Back inside, Ambrose with the hobbled forearm into the corner and a running bulldog. La Magistral gets two. Styles with the fireman’s carry into a neck breaker for two. He goes for the Styles Clash, but Ambrose escapes with a back drop. Styles counters the bulldog and gets a spin-out Powerbomb for two. Styles with a slam and the springboard 450 splash for another near fall. Ambrose ducks under a clothesline and takes Style down with a swinging neck breaker. He unloads with a flurry of strikes an knocks Styles out of the ring with a basement dropkick. Ambrose with tope suicida, sending Styles flying over the announcers table. He tosses Styles into the crowd and dives in after him with an axe-handle. Back inside, Ambrose misses a forearm and Styles knocks him silly with the Pele Kick. Ambrose’s momentum lands him in the ropes and he springs back with the Lunatic Lariat! He sets up for Dirty Deeds, but Styles rams him into the referee! Styles with a low blow with the referee momentarily down, and the Styles Clash finishes at 24:56! A.J. STYLES IS THE NEW WWE CHAMPION! **** At times it seemed like Styles could have the same match with a broomstick or other inanimate object, but Ambrose showed good fighting spirit kicking out of so many pin attempt and seemed a bit crisper on everything than he has been for a while.

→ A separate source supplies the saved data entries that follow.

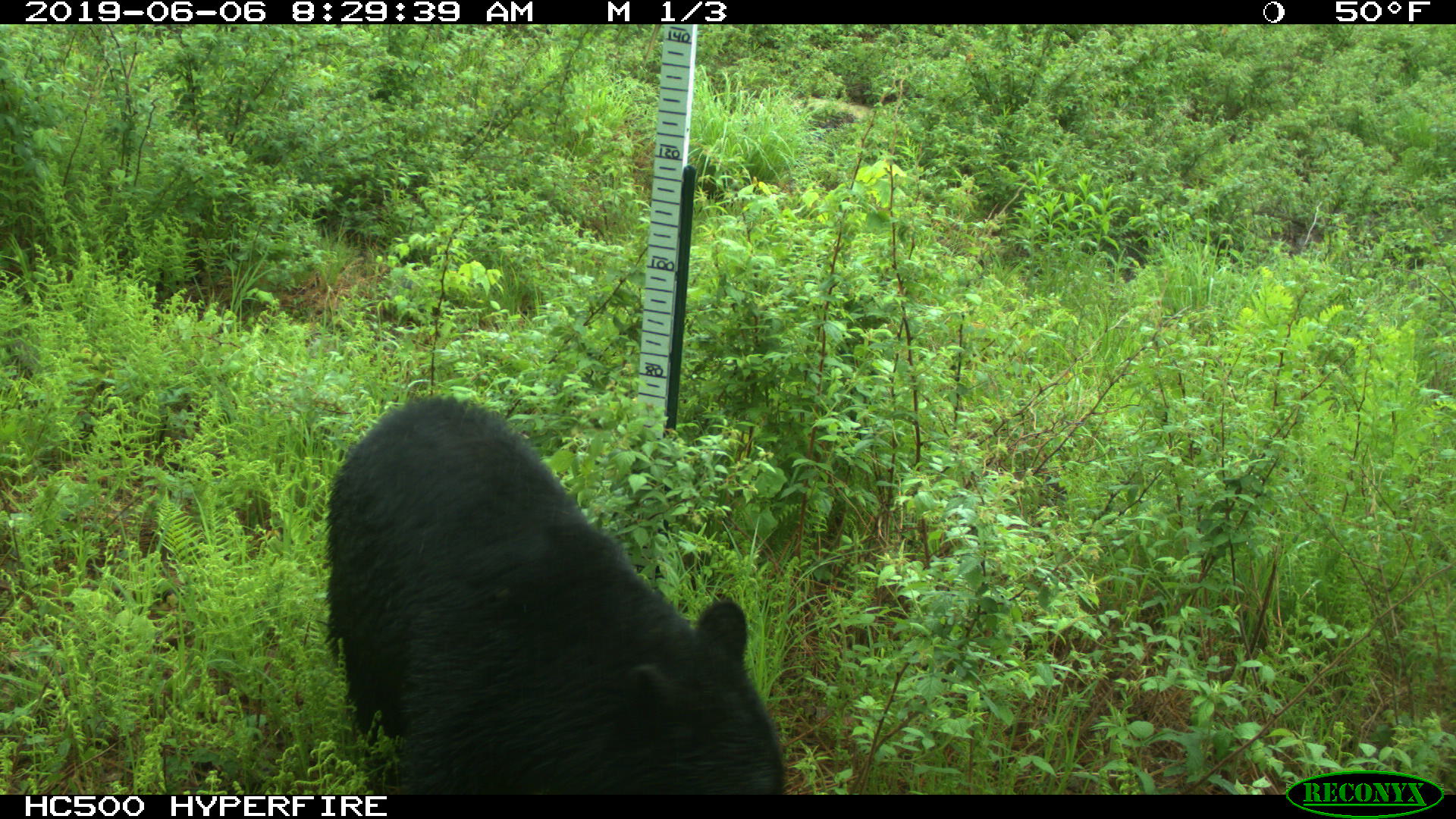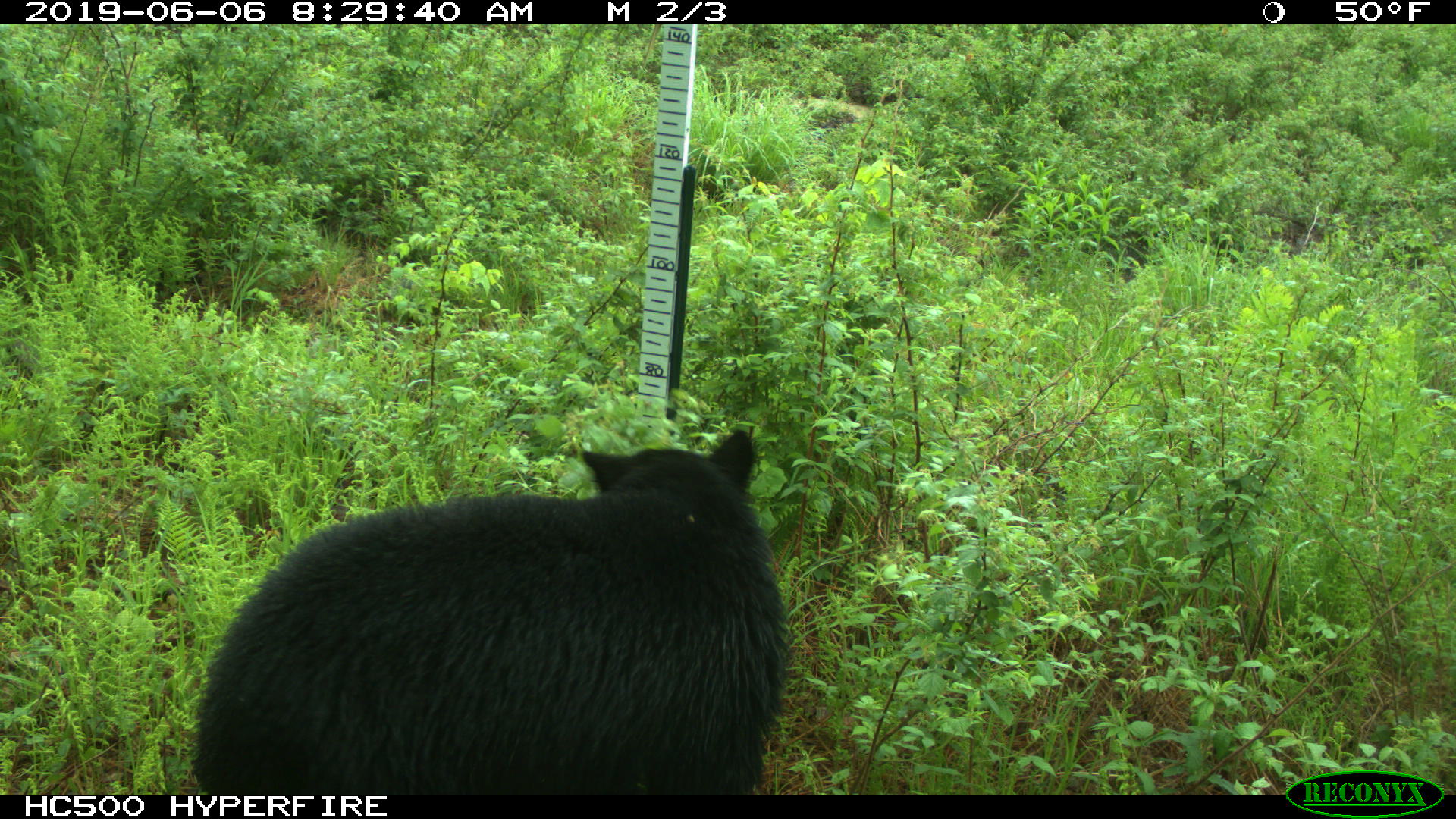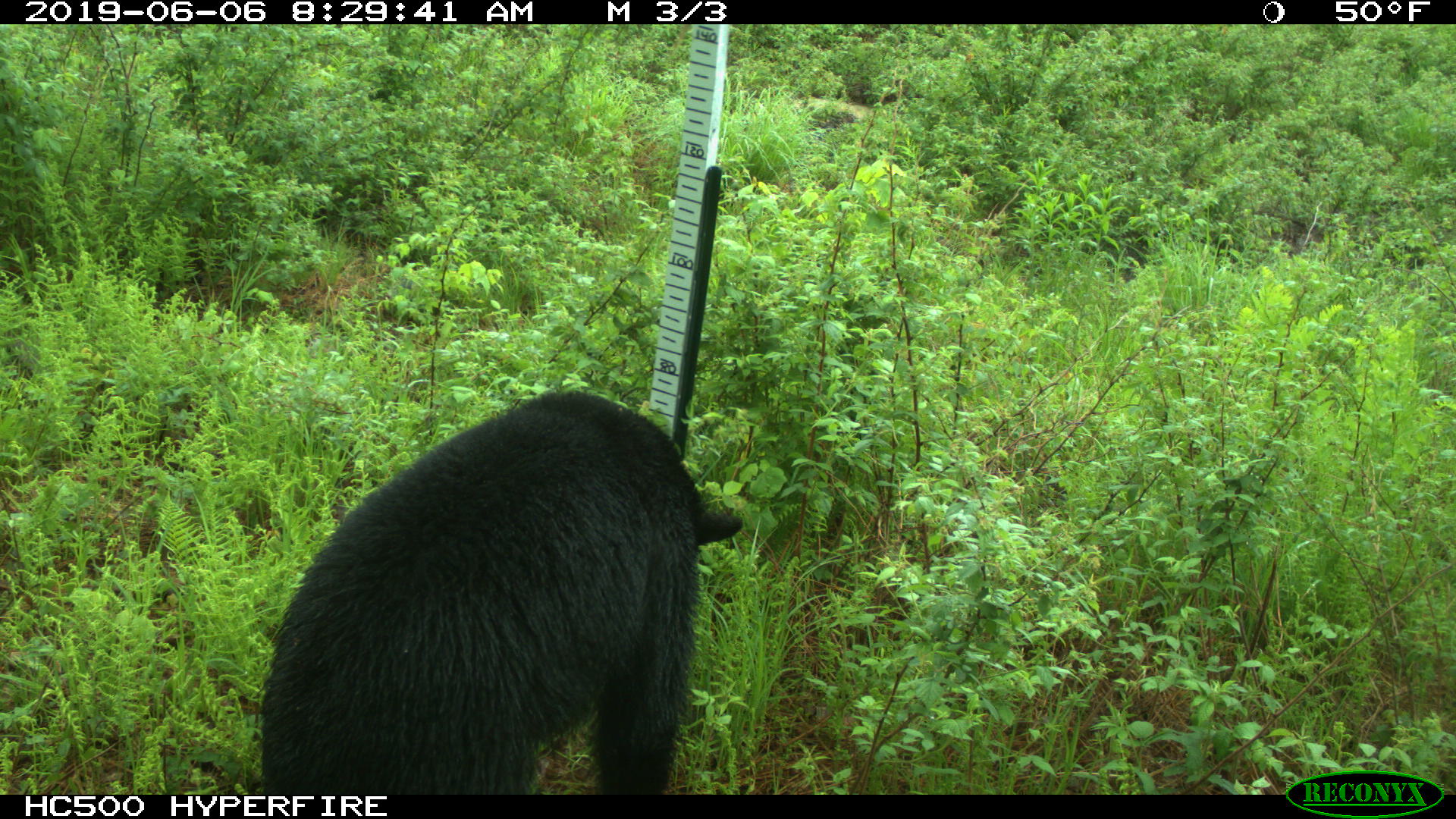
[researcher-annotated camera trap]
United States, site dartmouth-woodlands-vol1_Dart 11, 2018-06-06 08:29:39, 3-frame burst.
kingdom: Animalia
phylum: Chordata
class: Mammalia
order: Carnivora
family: Ursidae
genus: Ursus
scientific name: Ursus americanus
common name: black bear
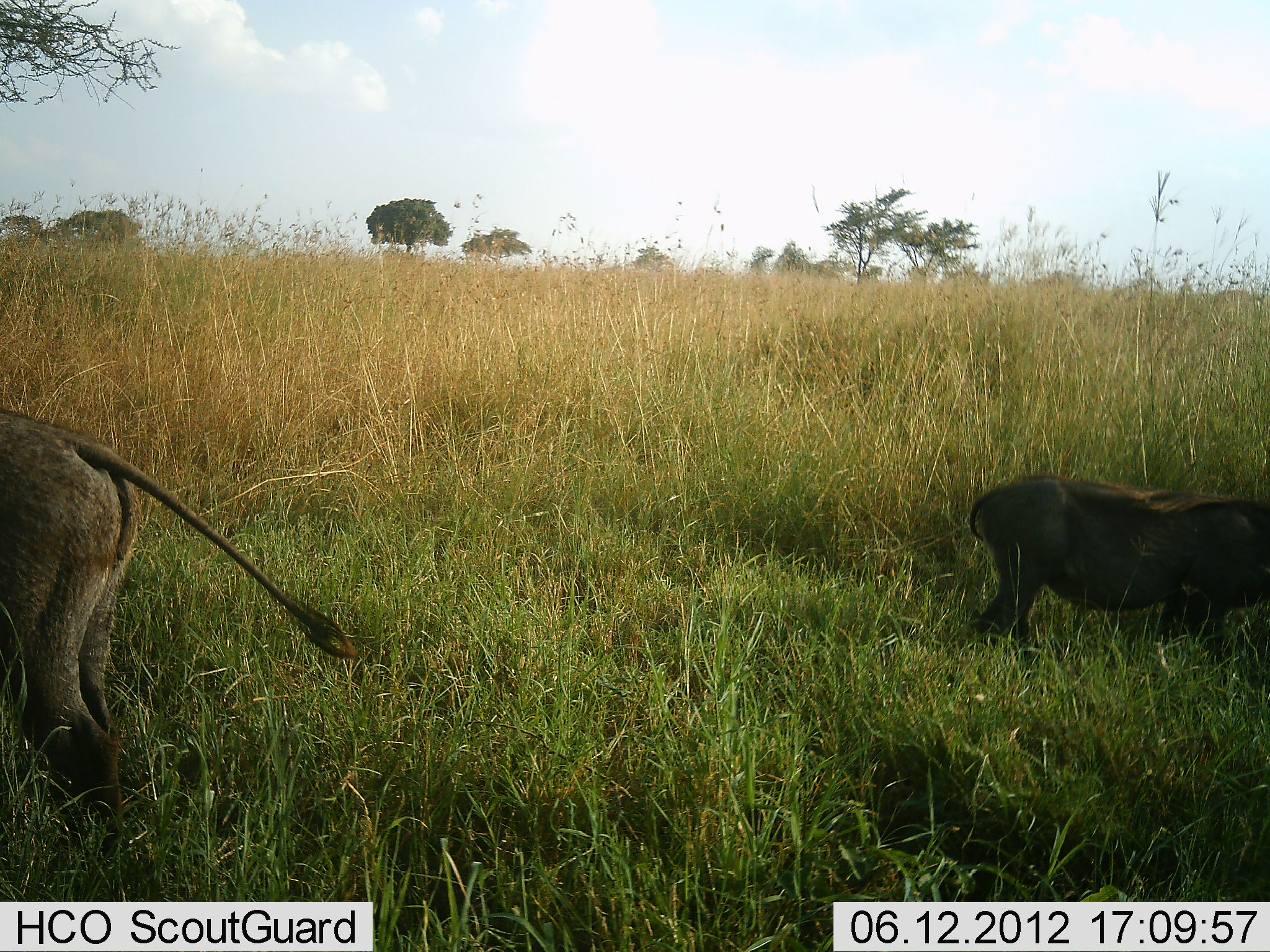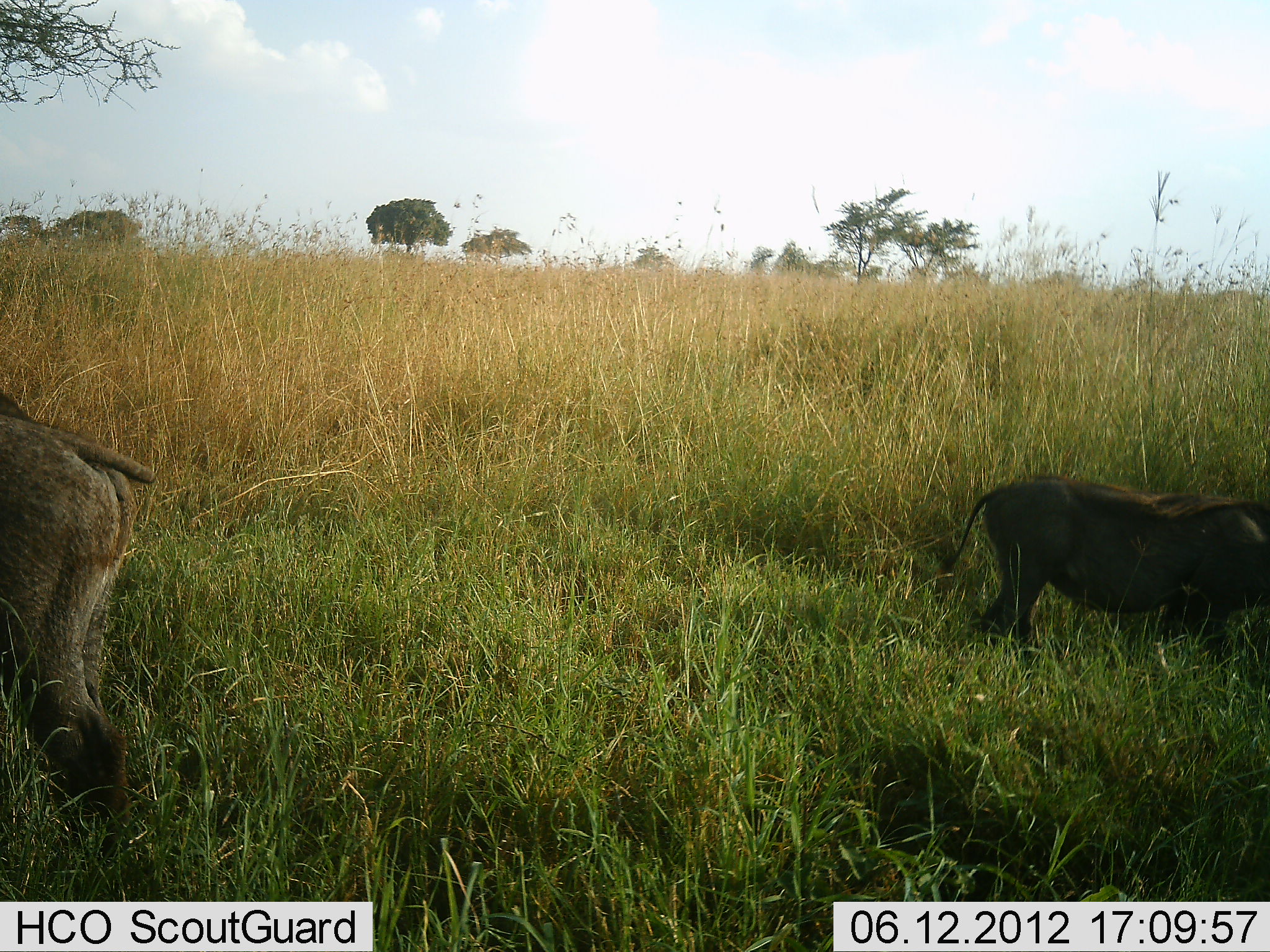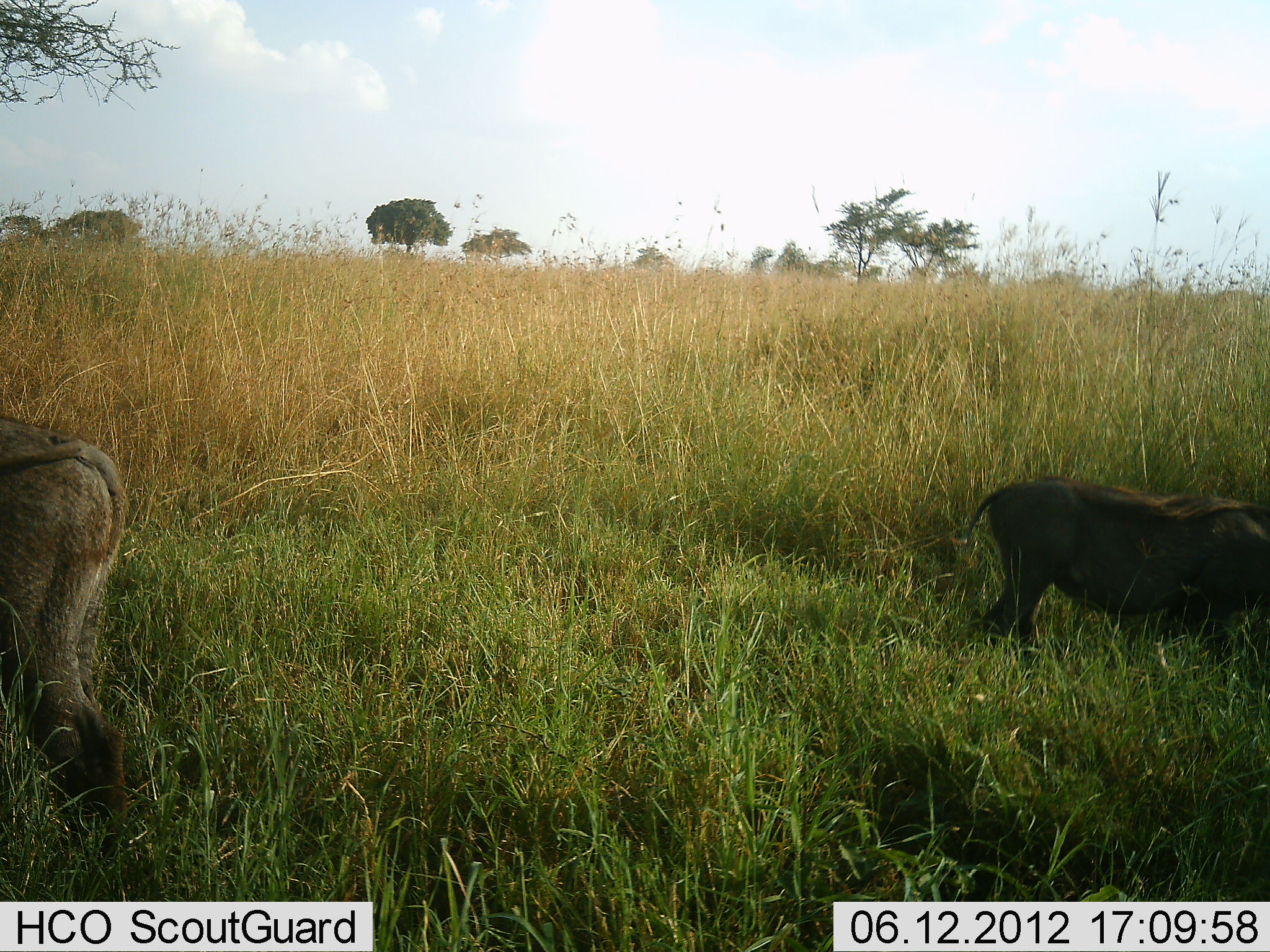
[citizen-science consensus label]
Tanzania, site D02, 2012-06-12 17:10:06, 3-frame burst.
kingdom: Animalia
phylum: Chordata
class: Mammalia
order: Artiodactyla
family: Suidae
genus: Phacochoerus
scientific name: Phacochoerus africanus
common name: warthog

Final Thoughts: We’ll get the complaints out of the way first. To run a successful string of three hour specials every month, the roster needs to add more depth, otherwise we’ll be suffering through recycling before the end of the year. Also the false advertisement of Randy Orton and replacing him with Kane was bad business practices. Now the good stuff: everything else. Every match delivered the quality of match it needed to make this a successful show. Styles brought the best out of Ambrose and delivered a phenomenal main event. Miz worked outside his comfort zone and had an outstanding performance against Dolph Ziggler, the Women looked better than they’ve been for most of the brand split (and by that I mean the lower three), and the Heath Slater saga has a satisfying finish that I honestly didn’t expect. Not a blow-away show, but very satisfactory, and worth checking out.